--- WHAT IS REQUIRED ---
Without including any pictures, retype exactly the lines from the top of the records through the line containing "family: Bovidae", that final line included.

--- RECORDS SHOWN ---
+ + +

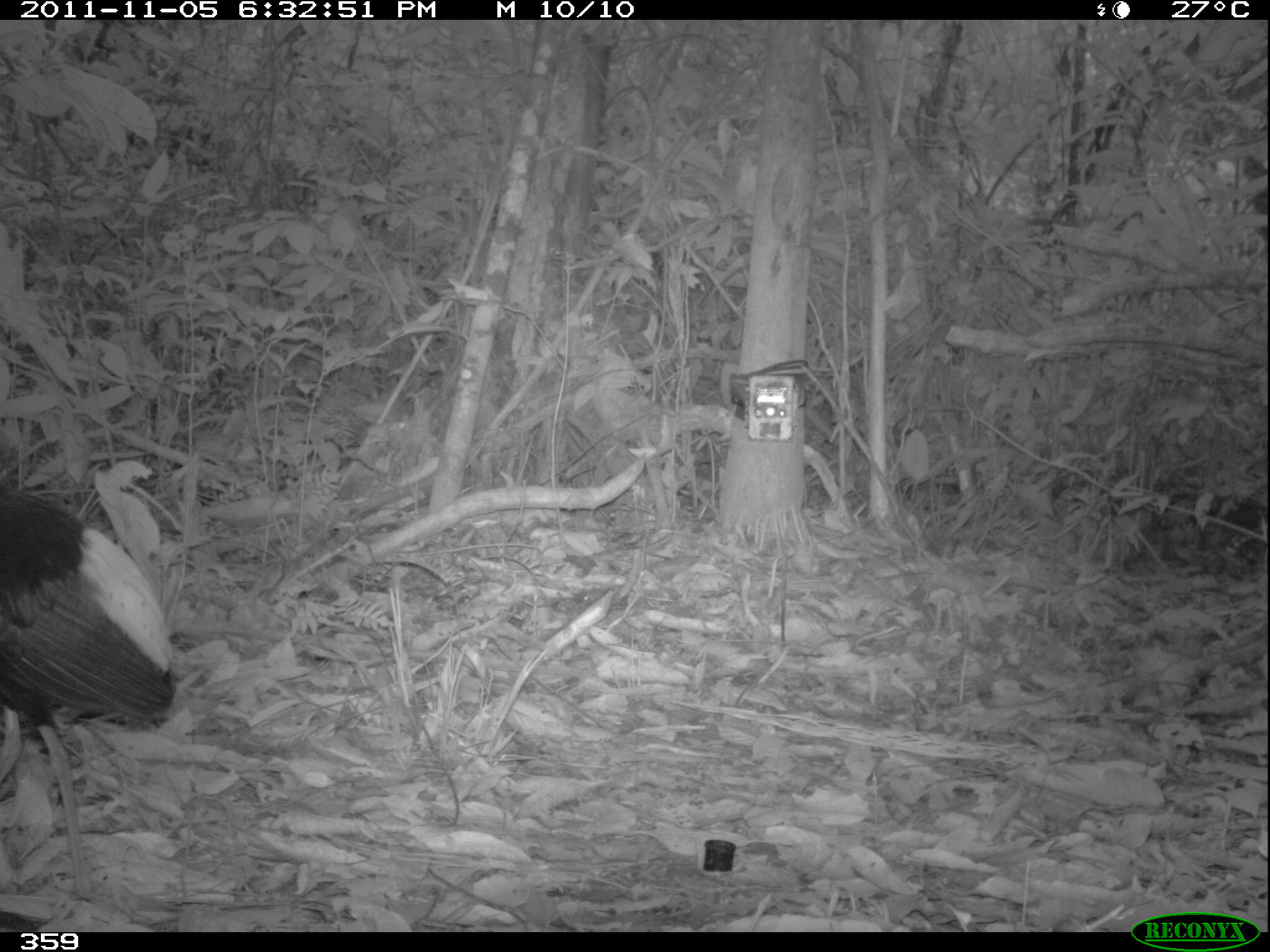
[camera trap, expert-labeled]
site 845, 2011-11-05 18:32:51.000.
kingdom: Animalia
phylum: Chordata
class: Aves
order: Gruiformes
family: Psophiidae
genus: Psophia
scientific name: Psophia leucoptera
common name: pale-winged trumpeter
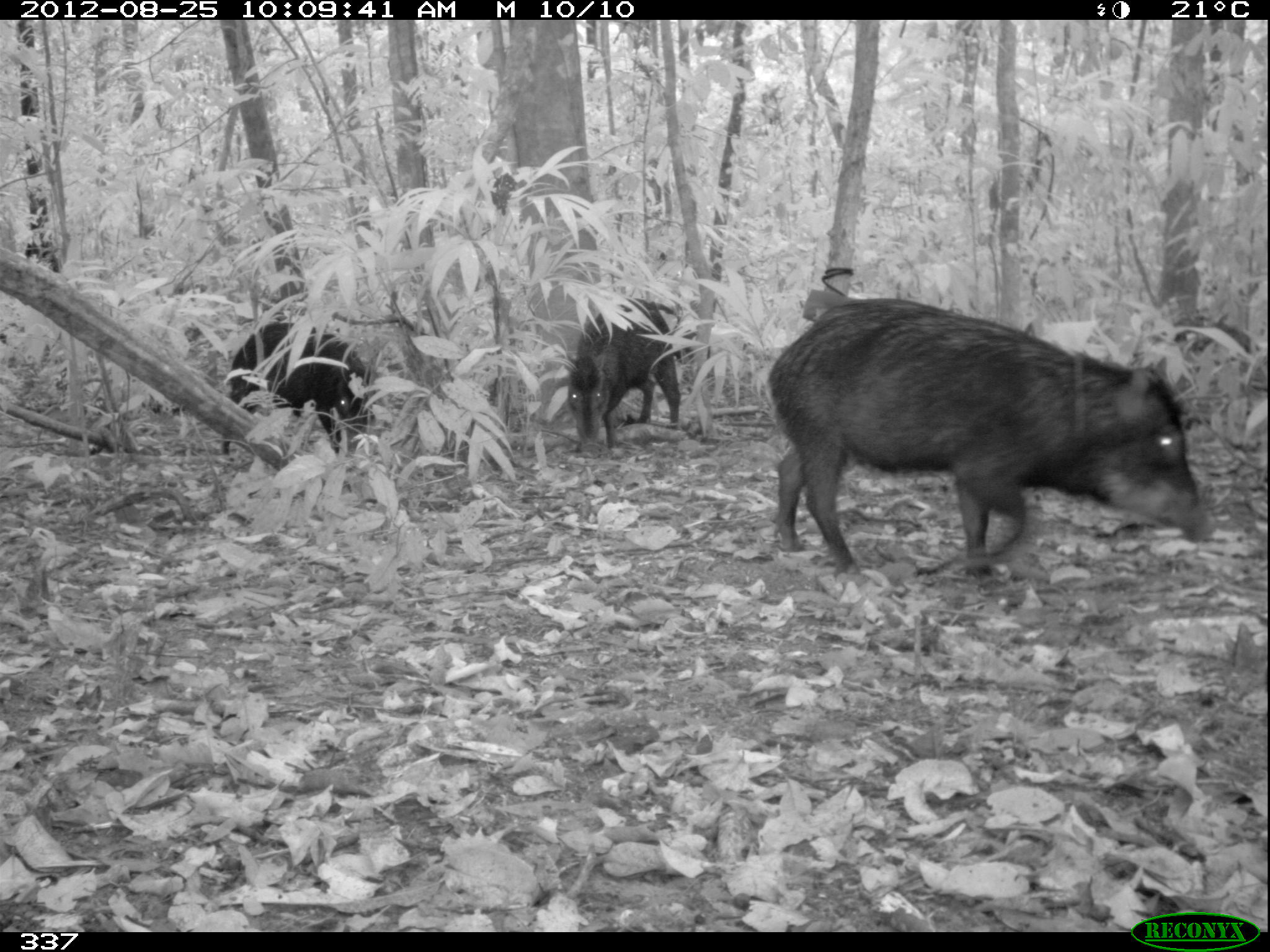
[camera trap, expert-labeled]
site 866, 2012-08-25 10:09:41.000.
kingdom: Animalia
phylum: Chordata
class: Mammalia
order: Artiodactyla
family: Tayassuidae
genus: Tayassu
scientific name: Tayassu pecari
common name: white-lipped peccary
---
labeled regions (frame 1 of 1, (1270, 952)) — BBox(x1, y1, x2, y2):
tayassu pecari: BBox(764, 294, 1216, 587); BBox(218, 318, 376, 465); BBox(559, 293, 683, 458)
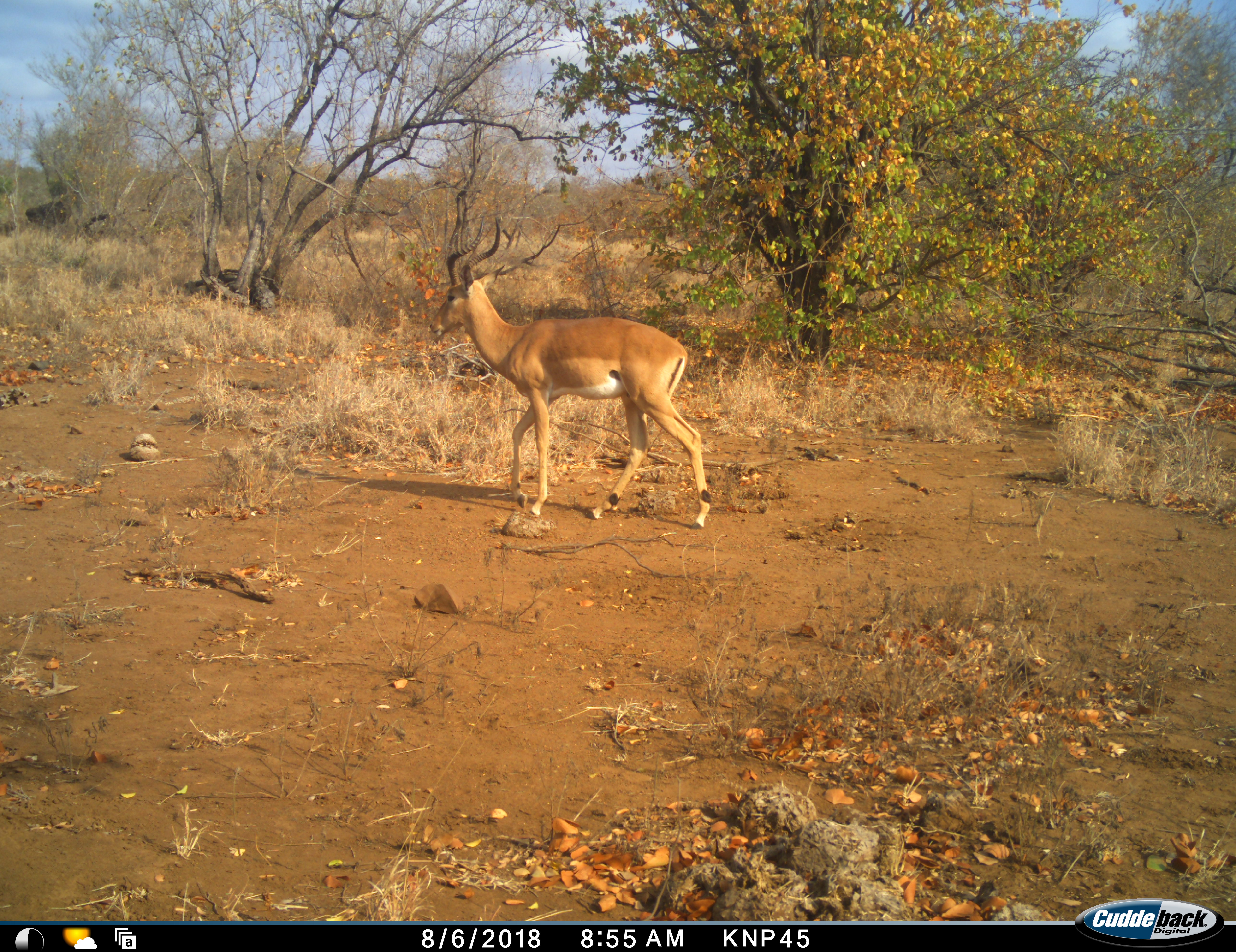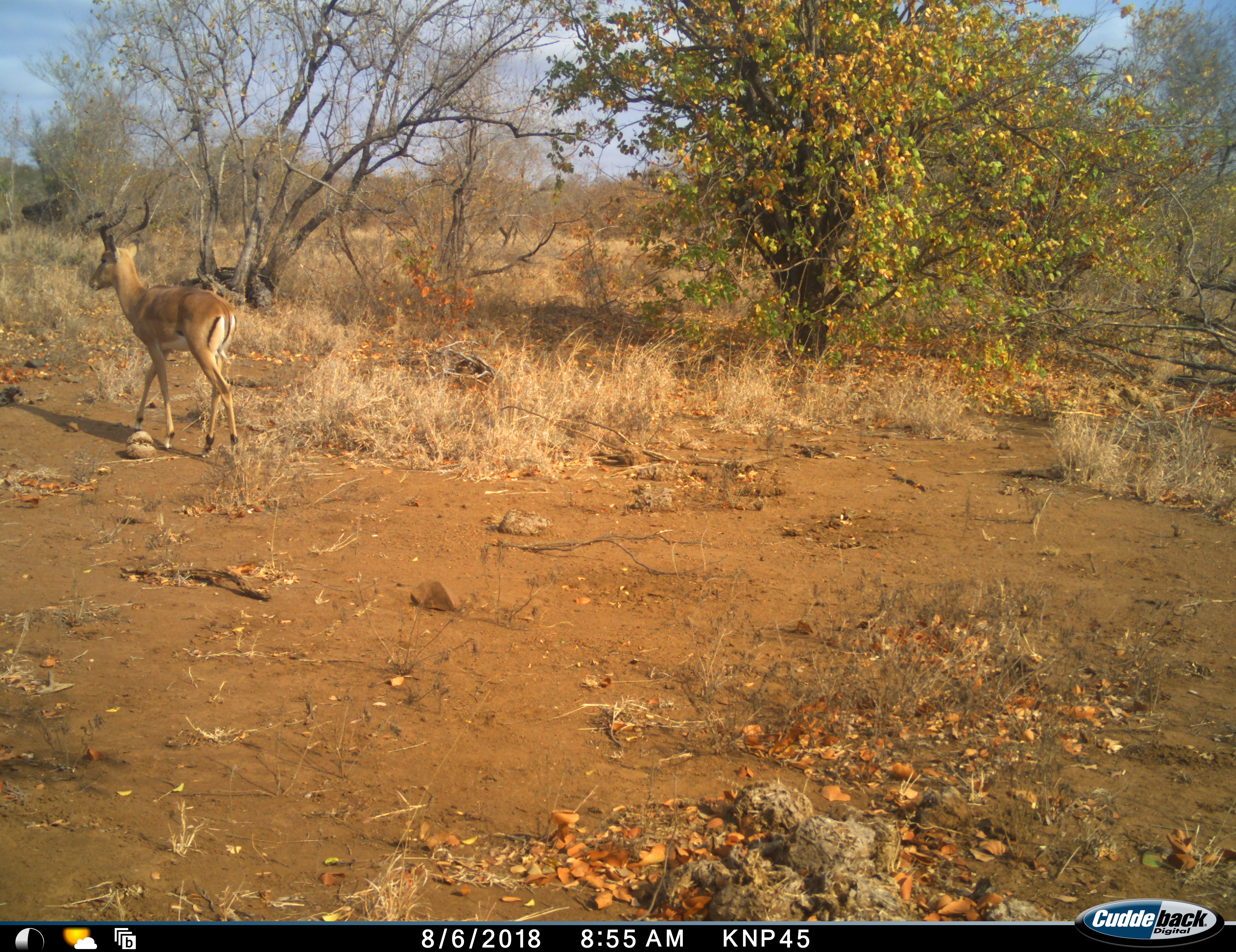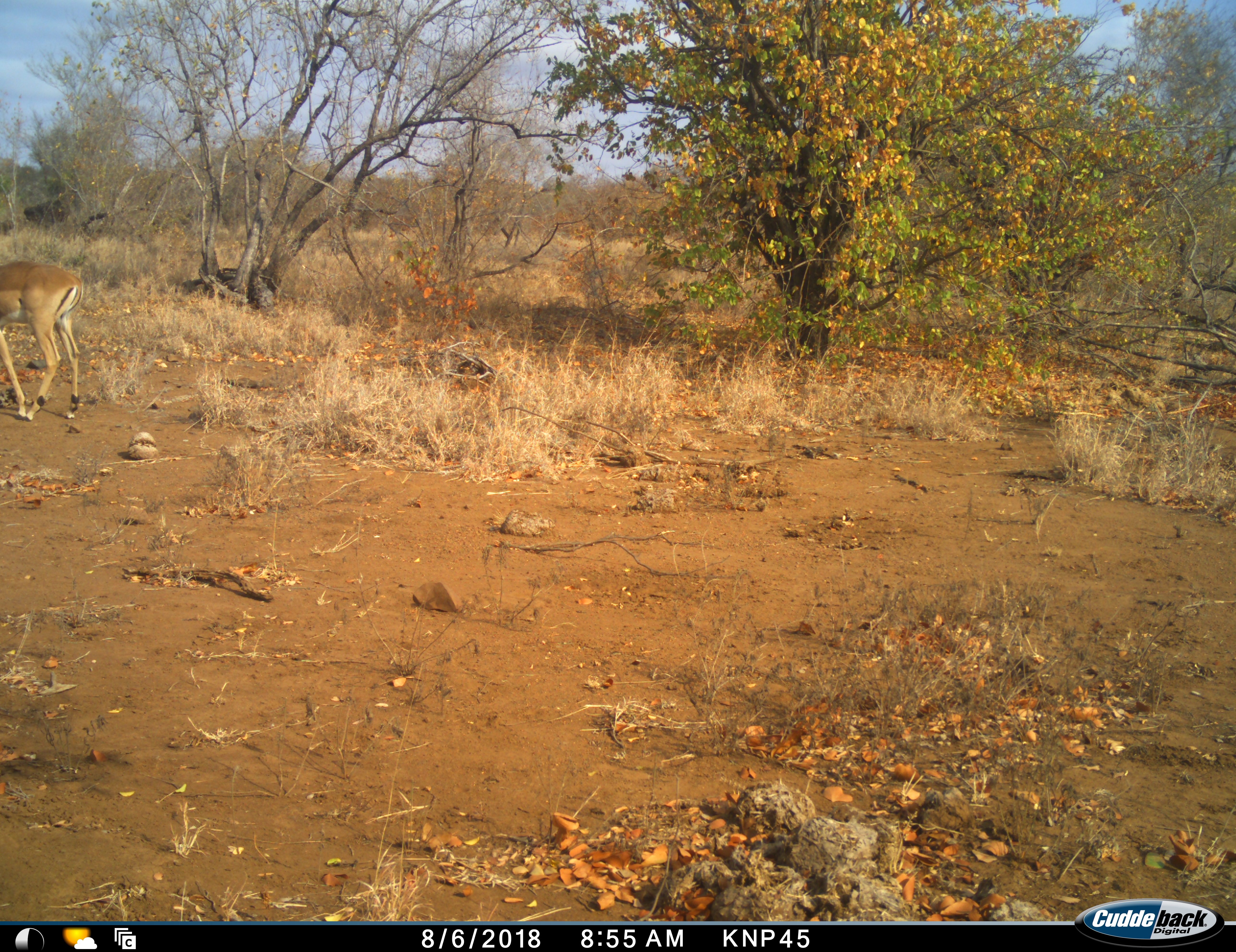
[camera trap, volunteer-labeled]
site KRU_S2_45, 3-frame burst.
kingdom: Animalia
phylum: Chordata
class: Mammalia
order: Artiodactyla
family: Bovidae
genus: Aepyceros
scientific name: Aepyceros melampus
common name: impala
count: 1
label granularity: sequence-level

+ + +

--- YOUR RESPONSE ---
[camera trap, expert-labeled]
site 845, 2011-11-05 18:32:51.000.
kingdom: Animalia
phylum: Chordata
class: Aves
order: Gruiformes
family: Psophiidae
genus: Psophia
scientific name: Psophia leucoptera
common name: pale-winged trumpeter
[camera trap, expert-labeled]
site 866, 2012-08-25 10:09:41.000.
kingdom: Animalia
phylum: Chordata
class: Mammalia
order: Artiodactyla
family: Tayassuidae
genus: Tayassu
scientific name: Tayassu pecari
common name: white-lipped peccary
---
labeled regions (frame 1 of 1, (1270, 952)) — BBox(x1, y1, x2, y2):
tayassu pecari: BBox(764, 294, 1216, 587); BBox(218, 318, 376, 465); BBox(559, 293, 683, 458)
[camera trap, volunteer-labeled]
site KRU_S2_45, 3-frame burst.
kingdom: Animalia
phylum: Chordata
class: Mammalia
order: Artiodactyla
family: Bovidae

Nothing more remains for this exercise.